[Data taken from a collection]
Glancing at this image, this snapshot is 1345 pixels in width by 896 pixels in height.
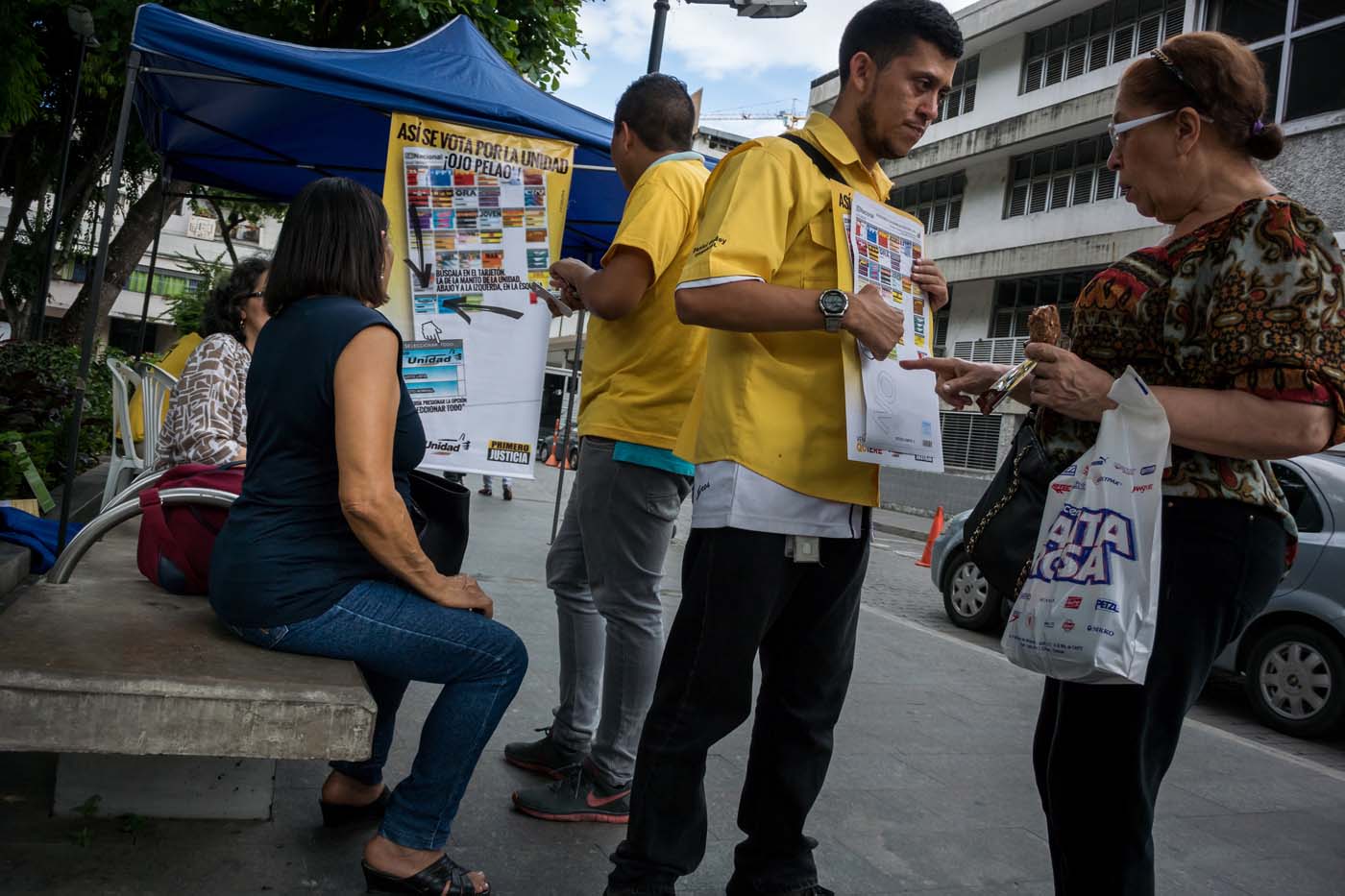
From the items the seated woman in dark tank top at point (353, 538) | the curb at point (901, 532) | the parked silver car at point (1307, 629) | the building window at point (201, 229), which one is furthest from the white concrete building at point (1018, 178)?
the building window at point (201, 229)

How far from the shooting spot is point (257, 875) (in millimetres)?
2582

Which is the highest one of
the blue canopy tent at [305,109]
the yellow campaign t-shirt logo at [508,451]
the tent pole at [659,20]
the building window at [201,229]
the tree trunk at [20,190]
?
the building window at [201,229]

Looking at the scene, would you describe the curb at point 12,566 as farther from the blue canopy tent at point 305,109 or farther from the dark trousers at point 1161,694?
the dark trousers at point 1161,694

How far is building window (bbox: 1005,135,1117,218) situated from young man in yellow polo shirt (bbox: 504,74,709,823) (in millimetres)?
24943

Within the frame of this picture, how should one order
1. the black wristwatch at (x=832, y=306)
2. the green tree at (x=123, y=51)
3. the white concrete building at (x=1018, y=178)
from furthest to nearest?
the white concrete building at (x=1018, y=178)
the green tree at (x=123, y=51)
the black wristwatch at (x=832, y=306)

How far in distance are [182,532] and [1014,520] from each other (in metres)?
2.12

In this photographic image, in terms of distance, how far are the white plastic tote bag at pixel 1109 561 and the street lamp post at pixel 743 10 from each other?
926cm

--

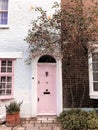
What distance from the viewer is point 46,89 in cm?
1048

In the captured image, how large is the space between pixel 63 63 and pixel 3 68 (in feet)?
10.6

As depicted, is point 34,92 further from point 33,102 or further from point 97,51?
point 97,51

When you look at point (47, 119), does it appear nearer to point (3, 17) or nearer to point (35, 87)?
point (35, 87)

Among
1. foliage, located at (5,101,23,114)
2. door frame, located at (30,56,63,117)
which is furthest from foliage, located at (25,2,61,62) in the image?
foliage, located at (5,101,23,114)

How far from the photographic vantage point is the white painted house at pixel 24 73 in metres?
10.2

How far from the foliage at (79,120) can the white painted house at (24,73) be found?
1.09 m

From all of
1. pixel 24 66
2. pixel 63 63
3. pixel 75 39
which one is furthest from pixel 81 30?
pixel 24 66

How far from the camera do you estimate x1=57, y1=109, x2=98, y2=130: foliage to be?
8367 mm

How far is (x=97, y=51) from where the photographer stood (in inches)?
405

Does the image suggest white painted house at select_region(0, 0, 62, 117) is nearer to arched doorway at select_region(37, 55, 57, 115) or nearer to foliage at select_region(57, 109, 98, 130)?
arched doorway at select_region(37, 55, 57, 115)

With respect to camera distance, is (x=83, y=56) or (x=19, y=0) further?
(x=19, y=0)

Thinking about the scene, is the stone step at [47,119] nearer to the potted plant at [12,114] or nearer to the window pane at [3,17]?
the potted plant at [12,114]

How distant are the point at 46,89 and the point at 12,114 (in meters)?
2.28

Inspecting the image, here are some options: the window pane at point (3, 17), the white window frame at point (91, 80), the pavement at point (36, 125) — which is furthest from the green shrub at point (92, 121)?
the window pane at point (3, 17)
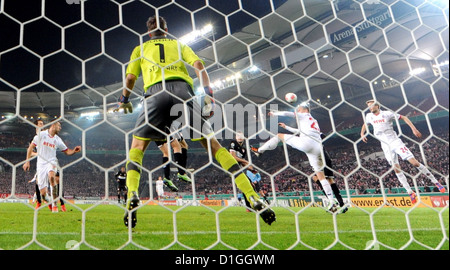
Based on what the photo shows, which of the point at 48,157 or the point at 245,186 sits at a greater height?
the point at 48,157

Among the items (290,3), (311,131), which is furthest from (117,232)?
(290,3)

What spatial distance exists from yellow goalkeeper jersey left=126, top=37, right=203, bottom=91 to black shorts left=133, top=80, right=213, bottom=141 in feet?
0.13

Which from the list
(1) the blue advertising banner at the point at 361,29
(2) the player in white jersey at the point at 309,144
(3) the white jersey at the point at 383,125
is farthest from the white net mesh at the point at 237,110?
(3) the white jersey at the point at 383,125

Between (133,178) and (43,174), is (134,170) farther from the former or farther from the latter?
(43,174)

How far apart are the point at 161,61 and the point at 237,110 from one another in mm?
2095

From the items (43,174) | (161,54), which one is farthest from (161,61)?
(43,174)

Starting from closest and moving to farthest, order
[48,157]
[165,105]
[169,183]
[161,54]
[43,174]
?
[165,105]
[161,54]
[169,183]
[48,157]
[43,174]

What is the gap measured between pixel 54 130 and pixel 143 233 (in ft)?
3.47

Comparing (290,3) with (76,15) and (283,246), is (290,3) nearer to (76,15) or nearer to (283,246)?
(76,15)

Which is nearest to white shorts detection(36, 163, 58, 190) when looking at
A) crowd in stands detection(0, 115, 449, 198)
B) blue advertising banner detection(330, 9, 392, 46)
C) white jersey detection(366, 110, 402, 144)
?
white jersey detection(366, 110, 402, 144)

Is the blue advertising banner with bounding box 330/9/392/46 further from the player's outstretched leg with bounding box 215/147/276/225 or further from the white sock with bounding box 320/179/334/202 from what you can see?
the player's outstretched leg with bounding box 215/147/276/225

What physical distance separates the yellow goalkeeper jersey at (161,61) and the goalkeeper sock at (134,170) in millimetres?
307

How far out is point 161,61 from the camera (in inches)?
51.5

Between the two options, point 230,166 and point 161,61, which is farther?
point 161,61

*Direction*.
Gather every line in the records above that contains the word "nearest".

*Correct answer*.
from furthest to nearest?
Which is nearest to white shorts detection(36, 163, 58, 190) when looking at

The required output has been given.